# INSTRUCTION
Please extract every line in the listing below that contains the word "this", and copy each of those lines in full.

Spatial question entries
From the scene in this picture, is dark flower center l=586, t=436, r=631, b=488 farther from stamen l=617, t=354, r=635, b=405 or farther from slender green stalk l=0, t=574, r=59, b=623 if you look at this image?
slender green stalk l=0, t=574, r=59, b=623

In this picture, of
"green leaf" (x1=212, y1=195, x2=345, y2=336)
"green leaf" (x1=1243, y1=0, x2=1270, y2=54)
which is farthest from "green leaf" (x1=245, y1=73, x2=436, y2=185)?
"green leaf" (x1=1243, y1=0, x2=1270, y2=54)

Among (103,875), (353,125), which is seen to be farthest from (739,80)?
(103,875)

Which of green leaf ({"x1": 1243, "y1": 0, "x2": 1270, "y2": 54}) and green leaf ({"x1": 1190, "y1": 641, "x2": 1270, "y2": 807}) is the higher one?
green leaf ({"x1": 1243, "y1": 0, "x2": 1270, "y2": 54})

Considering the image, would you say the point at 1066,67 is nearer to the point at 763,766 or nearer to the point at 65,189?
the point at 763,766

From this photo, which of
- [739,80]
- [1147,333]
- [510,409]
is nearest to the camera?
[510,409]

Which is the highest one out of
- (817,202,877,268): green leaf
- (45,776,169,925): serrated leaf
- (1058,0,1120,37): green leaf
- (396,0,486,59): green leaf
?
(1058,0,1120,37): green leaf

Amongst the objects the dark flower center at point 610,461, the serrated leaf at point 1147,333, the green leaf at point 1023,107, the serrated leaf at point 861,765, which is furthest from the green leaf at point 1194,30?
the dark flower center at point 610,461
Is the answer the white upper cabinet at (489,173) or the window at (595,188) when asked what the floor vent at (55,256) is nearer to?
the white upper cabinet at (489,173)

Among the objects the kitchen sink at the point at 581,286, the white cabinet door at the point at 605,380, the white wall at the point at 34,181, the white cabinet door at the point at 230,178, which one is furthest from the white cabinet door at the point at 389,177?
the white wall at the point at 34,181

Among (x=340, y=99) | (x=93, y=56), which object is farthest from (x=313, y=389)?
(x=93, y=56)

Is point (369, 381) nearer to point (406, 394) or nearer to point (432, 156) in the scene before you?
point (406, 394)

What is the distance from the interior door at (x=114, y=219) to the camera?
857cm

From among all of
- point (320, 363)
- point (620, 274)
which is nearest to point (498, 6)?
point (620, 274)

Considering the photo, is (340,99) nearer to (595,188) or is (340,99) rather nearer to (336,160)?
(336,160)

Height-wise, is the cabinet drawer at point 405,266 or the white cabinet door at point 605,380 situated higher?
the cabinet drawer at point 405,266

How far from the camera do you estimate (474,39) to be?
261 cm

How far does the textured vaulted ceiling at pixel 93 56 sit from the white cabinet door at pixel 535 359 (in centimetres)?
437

# EXPECTED ANSWER
From the scene in this picture, is dark flower center l=586, t=436, r=631, b=488 farther from stamen l=617, t=354, r=635, b=405 or farther from slender green stalk l=0, t=574, r=59, b=623 if you look at this image?
In this picture, of
From this photo, which of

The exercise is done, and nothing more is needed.